Del petróleo, el plástico, el sushi y el sashimi ;)

Imagen: Especial

Por Alexander Katzowicz
Los ricos deberían ser los que más se preocupan porque el plástico no acabe en el Océano.
La avaricia no tiene límites, pero los mares sí.
La producción de botellas de plástico descartables es tal que ya no queda pez en el mundo que no tenga partículas de plástico en su interior. Salmones salvajes por los cuales se pagan fortunas, aletas de tiburón, ballenas, etc, todo viene con su cuota de plástico que vuelve a su dueño original: el estómago voraz del avaricioso humano.
Respiramos smogs y comemos plástico. La era del petróleo nos consume y con tanta tecnología y tanta información disponible, cada vez vivimos más contaminados, más cancerígenos, acabando con la poca naturaleza que queda, votando a políticos que se lucen por ignorantes y retrasados mentales.
El retraso mental y la ignorancia van de la mano con el ingerir plástico, respirar monóxido de carbono, los ojos enceguecidos por pantallas diminutas y las orejas silenciadas por audífonos. Es toda una cadena que se retroalimenta, monitoreada y solidificada por la farmacéutica, el narco, la comida chatarra y la infinita fantasía del entretenimiento (alimentador inagotable de pantallas y audífonos).
Todavía hay una gran masa de retrasados que califican a esto de “discurso”, en vez de realidad palpable, y peor aún de “radical”, cuando sólo describo algo cotidiano y ubicuo.
Discursos son los que farfullan los políticos que por doquiera hablan de “seguridad”, que es sólo la contracara del miedo, viejo truco que moviliza más que la razón a la oveja cómoda y cobarde.
Radical es la extinción que estamos haciendo de la naturaleza, irreversible e imperdonable.
Pero hablar de esto, en la “agenda política”, todavía se considera “menor”. Reinando el retraso mental, no es de extrañar que retrasados mentales con sonrisas de plástico dominen la escena política con discursos de pacotilla que conquistan con etiquetas que la gente pega orgullosa en sus coches.
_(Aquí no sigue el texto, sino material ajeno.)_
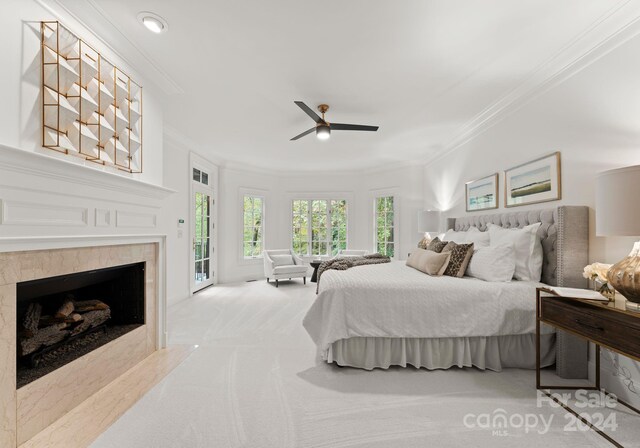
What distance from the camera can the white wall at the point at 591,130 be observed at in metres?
1.97

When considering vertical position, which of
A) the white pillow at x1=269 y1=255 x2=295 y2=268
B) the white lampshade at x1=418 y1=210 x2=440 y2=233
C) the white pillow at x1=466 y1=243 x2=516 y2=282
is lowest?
the white pillow at x1=269 y1=255 x2=295 y2=268

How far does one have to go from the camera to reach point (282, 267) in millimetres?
5859

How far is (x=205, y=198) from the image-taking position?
557 cm

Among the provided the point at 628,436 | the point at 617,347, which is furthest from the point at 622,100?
the point at 628,436

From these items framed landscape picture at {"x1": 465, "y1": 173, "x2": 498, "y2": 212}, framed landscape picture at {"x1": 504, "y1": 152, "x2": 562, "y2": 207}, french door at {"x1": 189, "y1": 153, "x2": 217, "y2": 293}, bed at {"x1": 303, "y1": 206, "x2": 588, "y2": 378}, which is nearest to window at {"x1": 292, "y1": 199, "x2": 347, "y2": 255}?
french door at {"x1": 189, "y1": 153, "x2": 217, "y2": 293}

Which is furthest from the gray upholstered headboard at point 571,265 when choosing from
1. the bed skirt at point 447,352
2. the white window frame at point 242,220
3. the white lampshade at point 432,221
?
the white window frame at point 242,220

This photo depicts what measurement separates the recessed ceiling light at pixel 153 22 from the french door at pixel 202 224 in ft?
9.93

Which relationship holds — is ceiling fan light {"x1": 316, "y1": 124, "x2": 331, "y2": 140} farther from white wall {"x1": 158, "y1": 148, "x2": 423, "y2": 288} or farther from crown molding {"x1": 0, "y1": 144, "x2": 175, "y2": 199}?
white wall {"x1": 158, "y1": 148, "x2": 423, "y2": 288}

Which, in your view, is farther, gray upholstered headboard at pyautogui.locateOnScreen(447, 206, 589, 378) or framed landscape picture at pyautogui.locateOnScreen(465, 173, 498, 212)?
framed landscape picture at pyautogui.locateOnScreen(465, 173, 498, 212)

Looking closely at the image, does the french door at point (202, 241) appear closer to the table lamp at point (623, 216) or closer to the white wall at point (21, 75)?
the white wall at point (21, 75)

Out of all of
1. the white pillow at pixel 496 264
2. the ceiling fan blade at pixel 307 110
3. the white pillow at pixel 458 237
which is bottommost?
the white pillow at pixel 496 264

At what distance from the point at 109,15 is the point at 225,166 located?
4.20m

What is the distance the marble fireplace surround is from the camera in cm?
142

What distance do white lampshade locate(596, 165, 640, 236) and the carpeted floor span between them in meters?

Existe de sobra en el mundo dinero para limpiar los mares, limpiar los aires, prohibir el uso del plástico, restringir el consumo de animales, pero no se quiere. Se prefiere gastar ese dinero en caros restaurantes, costosos licores, ostentosos coches, lujosos trapos, y hasta que no le toque a uno el cáncer de estómago, de colon, o lo que sea, la fiesta continúa, con mucho sushi, mucho sashimi, mucha silicona, todo muy hermoso, muy orgánico, repleto de plástico, de cáncer, de pura tecnología de punta.
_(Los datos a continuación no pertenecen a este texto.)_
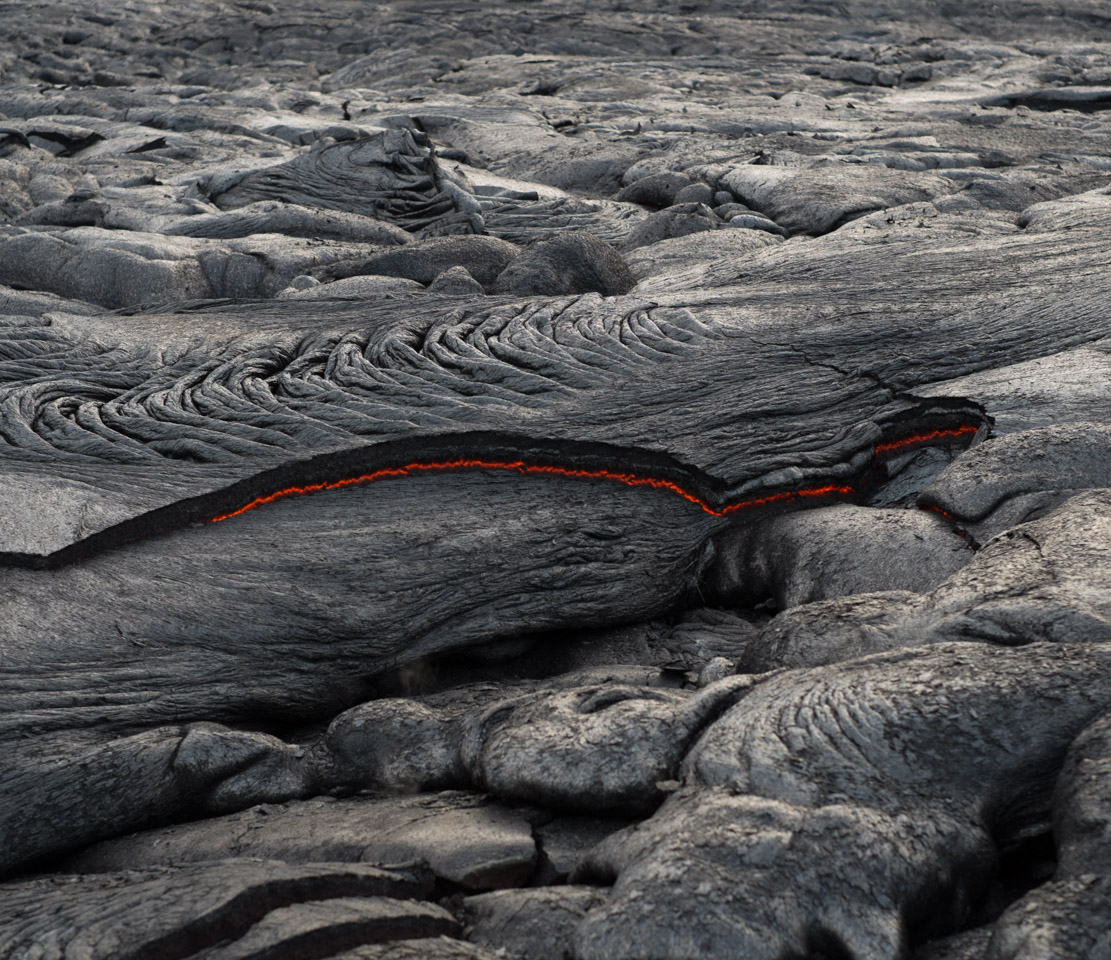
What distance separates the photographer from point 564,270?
9828 mm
Pero esto no va a suceder hasta que ningún rico pueda surfear, hasta que el atún tenga sabor a neumático, y cuando todo esté extremadamente más podrido que hoy, cuando ya no se pueda comer ni una banana que no venga con código de barras, entonces ocurrirá como la fábula aquella en la cual un Sultán le pedía a los ricos de la ciudad oro para protegerla y se lo denegaban. Cuando la ciudad fue invadida y a punto de ser masacrada, fueron los ricos con todo su oro a los pies del Sultán. “¿Ahora me dan el oro? Ahora cómanselo”.